*** Block opens ***

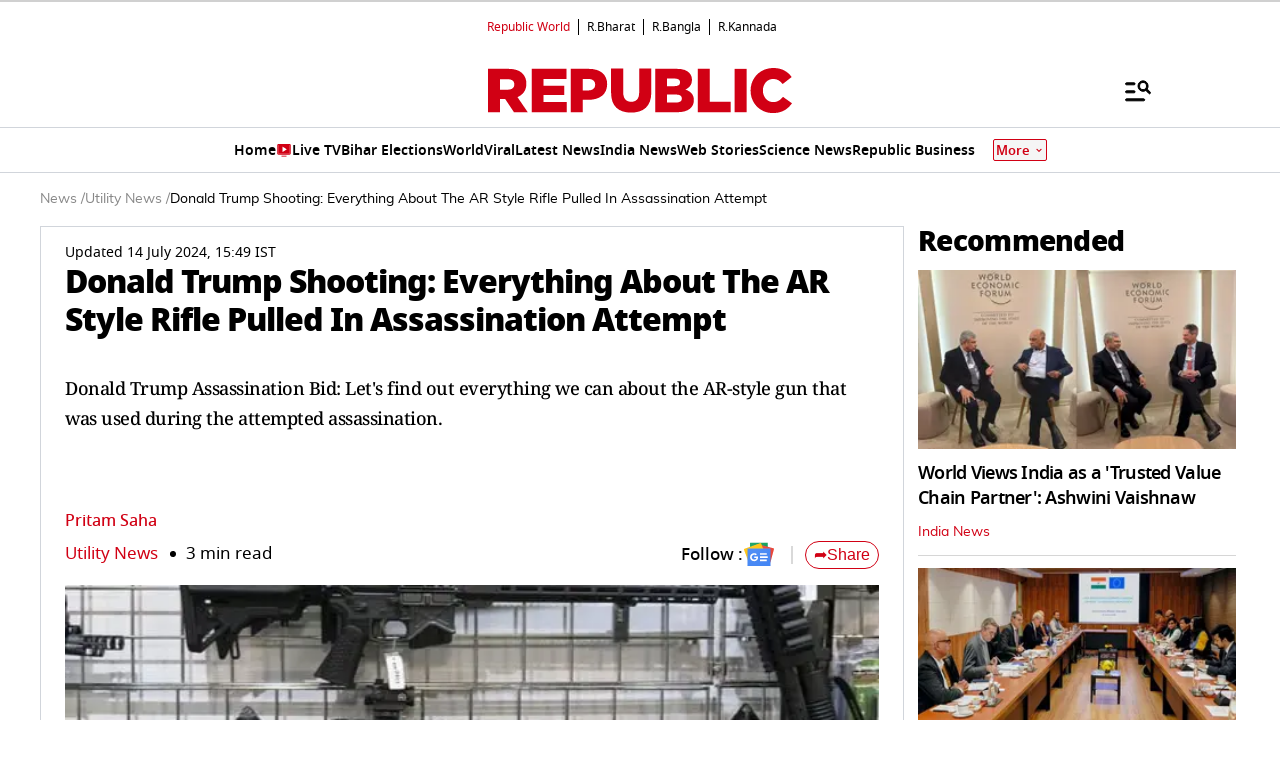

--- FILE ---
content_type: text/html; charset=utf-8
request_url: https://www.google.com/recaptcha/api2/aframe
body_size: 151
content:
<!DOCTYPE HTML><html><head><meta http-equiv="content-type" content="text/html; charset=UTF-8"></head><body><script nonce="IYFRlyrc0u1ILngNl-sqKw">/** Anti-fraud and anti-abuse applications only. See google.com/recaptcha */ try{var clients={'sodar':'https://pagead2.googlesyndication.com/pagead/sodar?'};window.addEventListener("message",function(a){try{if(a.source===window.parent){var b=JSON.parse(a.data);var c=clients[b['id']];if(c){var d=document.createElement('img');d.src=c+b['params']+'&rc='+(localStorage.getItem("rc::a")?sessionStorage.getItem("rc::b"):"");window.document.body.appendChild(d);sessionStorage.setItem("rc::e",parseInt(sessionStorage.getItem("rc::e")||0)+1);localStorage.setItem("rc::h",'1769047861247');}}}catch(b){}});window.parent.postMessage("_grecaptcha_ready", "*");}catch(b){}</script></body></html>

--- FILE ---
content_type: application/javascript; charset=utf-8
request_url: https://fundingchoicesmessages.google.com/f/AGSKWxWkZCofpYNFRTDqM-jJ-EPRQiULMYrgGBEzEiCB9VAzyc-ta_jlj037Ry5a_kl_JrskkiPUQBE00ygFpRsWpGcLl_3U9n4UkL9WMeWMFNxsUjsDSqN0ZX0K4vUroMYCUetTu4TVhf1dA-fZHs36jUqiqHQibVR-AhPy2ZNcJYme3l7IR44wA2aPWp4Y/_/adrotate./housead_/auto.ad._googleads_/?view=ad
body_size: -1289
content:
window['588a1d3c-5561-4602-9c07-04488183a3f9'] = true;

*** Block closes ***

**Task item**
Word for word, give the entries above again, with no images included.

**Solution**
--- FILE ---
content_type: text/html; charset=utf-8
request_url: https://www.google.com/recaptcha/api2/aframe
body_size: 151
content:
<!DOCTYPE HTML><html><head><meta http-equiv="content-type" content="text/html; charset=UTF-8"></head><body><script nonce="IYFRlyrc0u1ILngNl-sqKw">/** Anti-fraud and anti-abuse applications only. See google.com/recaptcha */ try{var clients={'sodar':'https://pagead2.googlesyndication.com/pagead/sodar?'};window.addEventListener("message",function(a){try{if(a.source===window.parent){var b=JSON.parse(a.data);var c=clients[b['id']];if(c){var d=document.createElement('img');d.src=c+b['params']+'&rc='+(localStorage.getItem("rc::a")?sessionStorage.getItem("rc::b"):"");window.document.body.appendChild(d);sessionStorage.setItem("rc::e",parseInt(sessionStorage.getItem("rc::e")||0)+1);localStorage.setItem("rc::h",'1769047861247');}}}catch(b){}});window.parent.postMessage("_grecaptcha_ready", "*");}catch(b){}</script></body></html>

--- FILE ---
content_type: application/javascript; charset=utf-8
request_url: https://fundingchoicesmessages.google.com/f/AGSKWxWkZCofpYNFRTDqM-jJ-EPRQiULMYrgGBEzEiCB9VAzyc-ta_jlj037Ry5a_kl_JrskkiPUQBE00ygFpRsWpGcLl_3U9n4UkL9WMeWMFNxsUjsDSqN0ZX0K4vUroMYCUetTu4TVhf1dA-fZHs36jUqiqHQibVR-AhPy2ZNcJYme3l7IR44wA2aPWp4Y/_/adrotate./housead_/auto.ad._googleads_/?view=ad
body_size: -1289
content:
window['588a1d3c-5561-4602-9c07-04488183a3f9'] = true;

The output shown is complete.